(Collected data entries)
____

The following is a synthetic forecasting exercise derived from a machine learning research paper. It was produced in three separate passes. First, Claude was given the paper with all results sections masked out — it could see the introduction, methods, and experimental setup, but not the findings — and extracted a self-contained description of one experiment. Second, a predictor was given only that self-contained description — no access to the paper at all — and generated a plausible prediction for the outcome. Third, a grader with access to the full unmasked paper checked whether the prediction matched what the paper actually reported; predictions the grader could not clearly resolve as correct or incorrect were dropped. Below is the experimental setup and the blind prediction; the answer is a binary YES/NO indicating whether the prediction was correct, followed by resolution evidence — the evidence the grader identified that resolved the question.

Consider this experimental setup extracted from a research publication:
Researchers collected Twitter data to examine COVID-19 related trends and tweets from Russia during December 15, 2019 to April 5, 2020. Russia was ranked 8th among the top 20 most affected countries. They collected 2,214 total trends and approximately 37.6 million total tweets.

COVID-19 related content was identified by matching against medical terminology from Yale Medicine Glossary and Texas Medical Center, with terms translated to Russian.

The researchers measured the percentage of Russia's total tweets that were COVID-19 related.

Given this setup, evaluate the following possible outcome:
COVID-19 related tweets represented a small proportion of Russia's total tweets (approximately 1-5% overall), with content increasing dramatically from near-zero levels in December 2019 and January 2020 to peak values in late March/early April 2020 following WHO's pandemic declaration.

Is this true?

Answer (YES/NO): NO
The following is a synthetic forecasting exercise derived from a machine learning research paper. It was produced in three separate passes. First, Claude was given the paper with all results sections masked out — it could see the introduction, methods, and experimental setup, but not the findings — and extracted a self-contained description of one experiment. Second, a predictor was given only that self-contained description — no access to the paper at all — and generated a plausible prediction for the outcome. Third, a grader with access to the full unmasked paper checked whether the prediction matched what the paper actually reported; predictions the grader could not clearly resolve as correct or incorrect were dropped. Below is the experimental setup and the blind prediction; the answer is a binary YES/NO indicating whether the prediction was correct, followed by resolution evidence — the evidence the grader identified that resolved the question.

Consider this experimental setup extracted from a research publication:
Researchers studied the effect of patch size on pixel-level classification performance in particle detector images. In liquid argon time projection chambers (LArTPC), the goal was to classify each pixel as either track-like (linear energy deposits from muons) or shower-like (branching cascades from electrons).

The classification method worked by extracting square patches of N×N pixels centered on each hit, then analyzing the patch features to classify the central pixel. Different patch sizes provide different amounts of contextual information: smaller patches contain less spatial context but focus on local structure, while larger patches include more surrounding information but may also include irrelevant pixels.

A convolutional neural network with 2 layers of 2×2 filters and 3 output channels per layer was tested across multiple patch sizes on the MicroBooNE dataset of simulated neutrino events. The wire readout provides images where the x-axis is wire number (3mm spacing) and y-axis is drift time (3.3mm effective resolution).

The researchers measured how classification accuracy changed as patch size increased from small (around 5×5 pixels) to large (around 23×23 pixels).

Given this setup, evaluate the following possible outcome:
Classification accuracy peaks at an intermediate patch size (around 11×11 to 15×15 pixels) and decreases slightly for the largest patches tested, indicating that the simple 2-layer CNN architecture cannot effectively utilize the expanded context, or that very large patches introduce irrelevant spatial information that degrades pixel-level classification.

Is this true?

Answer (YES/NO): NO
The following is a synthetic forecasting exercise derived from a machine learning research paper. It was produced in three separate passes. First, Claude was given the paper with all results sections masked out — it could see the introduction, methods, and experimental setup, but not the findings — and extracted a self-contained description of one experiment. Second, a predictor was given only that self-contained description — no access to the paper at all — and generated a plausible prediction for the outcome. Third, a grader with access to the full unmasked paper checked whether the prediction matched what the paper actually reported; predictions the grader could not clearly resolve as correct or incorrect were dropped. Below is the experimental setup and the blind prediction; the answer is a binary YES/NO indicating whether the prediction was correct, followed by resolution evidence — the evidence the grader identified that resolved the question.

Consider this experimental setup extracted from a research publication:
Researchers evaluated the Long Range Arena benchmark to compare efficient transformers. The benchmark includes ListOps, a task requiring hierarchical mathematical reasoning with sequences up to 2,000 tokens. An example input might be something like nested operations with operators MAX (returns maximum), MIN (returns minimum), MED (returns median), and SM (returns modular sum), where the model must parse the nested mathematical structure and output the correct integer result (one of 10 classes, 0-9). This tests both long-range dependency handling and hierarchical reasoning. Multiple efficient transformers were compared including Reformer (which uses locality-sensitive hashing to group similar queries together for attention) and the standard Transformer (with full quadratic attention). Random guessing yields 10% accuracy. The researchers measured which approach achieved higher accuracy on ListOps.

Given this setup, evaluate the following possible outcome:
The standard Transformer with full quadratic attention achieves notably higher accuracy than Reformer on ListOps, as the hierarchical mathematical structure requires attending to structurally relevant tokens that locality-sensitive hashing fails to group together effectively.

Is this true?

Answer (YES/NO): NO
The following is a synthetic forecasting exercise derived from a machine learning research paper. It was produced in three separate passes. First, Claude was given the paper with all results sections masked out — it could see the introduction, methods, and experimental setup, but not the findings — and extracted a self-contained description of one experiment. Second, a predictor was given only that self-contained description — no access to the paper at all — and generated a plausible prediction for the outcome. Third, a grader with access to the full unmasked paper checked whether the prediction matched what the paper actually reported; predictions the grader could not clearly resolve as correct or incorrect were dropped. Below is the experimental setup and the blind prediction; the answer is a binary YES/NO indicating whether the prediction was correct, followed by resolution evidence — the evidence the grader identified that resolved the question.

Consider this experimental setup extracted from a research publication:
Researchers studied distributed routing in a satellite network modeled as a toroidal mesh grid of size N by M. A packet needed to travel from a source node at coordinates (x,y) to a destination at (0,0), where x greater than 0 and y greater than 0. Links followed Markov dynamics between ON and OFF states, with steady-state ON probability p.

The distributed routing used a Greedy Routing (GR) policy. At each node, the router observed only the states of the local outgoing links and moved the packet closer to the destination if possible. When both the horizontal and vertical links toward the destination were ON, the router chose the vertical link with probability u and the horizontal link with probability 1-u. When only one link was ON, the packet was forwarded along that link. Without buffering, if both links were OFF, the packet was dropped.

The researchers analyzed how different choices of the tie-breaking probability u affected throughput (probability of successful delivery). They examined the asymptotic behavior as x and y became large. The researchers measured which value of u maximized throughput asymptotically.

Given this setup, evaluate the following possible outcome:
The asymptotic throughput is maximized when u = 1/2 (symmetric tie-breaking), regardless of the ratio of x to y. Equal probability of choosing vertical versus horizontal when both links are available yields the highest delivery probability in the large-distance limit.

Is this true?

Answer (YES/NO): NO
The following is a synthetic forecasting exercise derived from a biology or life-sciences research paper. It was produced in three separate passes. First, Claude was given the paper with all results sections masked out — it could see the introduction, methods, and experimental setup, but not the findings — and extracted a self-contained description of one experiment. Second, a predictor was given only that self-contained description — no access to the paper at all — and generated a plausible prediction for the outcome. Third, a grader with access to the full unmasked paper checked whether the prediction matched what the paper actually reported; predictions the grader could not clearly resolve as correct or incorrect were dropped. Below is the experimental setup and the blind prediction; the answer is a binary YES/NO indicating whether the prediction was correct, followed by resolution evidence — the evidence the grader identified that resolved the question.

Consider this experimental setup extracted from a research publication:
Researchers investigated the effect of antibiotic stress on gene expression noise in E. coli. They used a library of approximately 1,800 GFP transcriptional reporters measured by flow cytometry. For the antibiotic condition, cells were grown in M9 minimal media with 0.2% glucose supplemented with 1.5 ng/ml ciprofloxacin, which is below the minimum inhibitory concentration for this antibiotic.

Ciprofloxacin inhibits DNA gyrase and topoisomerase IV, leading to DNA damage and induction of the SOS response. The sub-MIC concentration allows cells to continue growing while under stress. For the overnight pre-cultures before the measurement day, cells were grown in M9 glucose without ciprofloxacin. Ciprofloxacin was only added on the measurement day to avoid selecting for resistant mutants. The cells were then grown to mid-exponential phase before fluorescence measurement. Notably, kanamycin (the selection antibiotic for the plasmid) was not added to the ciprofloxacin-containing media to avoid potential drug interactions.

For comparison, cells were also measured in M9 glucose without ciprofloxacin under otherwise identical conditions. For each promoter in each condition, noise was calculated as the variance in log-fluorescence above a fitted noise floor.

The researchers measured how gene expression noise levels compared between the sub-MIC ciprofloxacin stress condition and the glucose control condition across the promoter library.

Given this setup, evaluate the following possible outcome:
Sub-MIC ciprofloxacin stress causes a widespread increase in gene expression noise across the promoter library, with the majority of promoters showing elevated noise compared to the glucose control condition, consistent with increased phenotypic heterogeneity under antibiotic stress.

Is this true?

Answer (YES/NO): NO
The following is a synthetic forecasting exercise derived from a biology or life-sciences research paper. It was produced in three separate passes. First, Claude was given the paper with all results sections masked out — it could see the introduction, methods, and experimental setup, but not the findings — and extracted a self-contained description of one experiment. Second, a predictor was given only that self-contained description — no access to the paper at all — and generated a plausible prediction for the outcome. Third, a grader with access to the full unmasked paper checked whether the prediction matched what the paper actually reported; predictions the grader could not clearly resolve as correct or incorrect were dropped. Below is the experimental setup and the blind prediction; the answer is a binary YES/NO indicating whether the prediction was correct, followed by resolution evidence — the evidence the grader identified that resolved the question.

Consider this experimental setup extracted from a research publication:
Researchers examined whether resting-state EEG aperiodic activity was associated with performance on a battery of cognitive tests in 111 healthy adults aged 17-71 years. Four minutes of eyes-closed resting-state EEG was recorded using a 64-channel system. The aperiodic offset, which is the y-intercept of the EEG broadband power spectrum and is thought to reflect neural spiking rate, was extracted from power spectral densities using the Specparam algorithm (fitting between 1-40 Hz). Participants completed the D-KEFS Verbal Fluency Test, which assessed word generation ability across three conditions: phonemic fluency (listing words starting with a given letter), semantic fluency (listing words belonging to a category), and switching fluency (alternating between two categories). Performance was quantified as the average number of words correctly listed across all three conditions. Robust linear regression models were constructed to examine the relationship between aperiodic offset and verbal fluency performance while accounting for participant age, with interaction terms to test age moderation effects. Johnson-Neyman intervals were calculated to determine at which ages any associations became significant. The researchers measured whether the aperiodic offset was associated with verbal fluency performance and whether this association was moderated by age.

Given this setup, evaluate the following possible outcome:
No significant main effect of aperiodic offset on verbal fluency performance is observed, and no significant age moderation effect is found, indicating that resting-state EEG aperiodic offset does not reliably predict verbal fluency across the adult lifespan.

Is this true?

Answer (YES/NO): NO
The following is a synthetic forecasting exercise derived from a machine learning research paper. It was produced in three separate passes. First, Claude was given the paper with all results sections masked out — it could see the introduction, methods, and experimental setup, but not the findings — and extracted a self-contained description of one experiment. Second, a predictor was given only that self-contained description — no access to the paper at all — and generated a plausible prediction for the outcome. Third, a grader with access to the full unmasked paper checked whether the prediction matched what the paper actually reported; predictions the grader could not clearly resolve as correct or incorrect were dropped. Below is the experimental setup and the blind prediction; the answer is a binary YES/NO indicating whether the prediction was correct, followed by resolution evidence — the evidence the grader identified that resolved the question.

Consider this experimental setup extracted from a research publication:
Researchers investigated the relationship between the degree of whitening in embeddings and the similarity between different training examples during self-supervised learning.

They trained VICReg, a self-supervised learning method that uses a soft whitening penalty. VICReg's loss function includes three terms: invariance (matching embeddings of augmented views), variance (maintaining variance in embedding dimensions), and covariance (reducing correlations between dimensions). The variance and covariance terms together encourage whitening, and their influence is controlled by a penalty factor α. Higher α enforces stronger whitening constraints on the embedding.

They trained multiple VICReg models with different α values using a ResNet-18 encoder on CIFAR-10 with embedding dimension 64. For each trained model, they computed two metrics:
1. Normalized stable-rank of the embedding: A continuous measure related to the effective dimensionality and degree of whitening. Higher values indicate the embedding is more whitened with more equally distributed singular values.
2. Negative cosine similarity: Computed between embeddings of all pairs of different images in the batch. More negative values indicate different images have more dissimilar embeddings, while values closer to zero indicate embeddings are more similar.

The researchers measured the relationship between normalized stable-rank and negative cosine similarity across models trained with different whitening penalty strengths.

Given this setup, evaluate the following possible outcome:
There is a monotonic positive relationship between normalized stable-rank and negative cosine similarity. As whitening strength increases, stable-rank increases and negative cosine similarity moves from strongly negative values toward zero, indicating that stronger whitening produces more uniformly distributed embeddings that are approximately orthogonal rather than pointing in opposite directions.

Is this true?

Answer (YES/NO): NO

____

- **Goal of the exercise**:
Each line of the data that holds "hierarchical" should be reported.

- **Result**:
Researchers evaluated the Long Range Arena benchmark to compare efficient transformers. The benchmark includes ListOps, a task requiring hierarchical mathematical reasoning with sequences up to 2,000 tokens. An example input might be something like nested operations with operators MAX (returns maximum), MIN (returns minimum), MED (returns median), and SM (returns modular sum), where the model must parse the nested mathematical structure and output the correct integer result (one of 10 classes, 0-9). This tests both long-range dependency handling and hierarchical reasoning. Multiple efficient transformers were compared including Reformer (which uses locality-sensitive hashing to group similar queries together for attention) and the standard Transformer (with full quadratic attention). Random guessing yields 10% accuracy. The researchers measured which approach achieved higher accuracy on ListOps.
The standard Transformer with full quadratic attention achieves notably higher accuracy than Reformer on ListOps, as the hierarchical mathematical structure requires attending to structurally relevant tokens that locality-sensitive hashing fails to group together effectively.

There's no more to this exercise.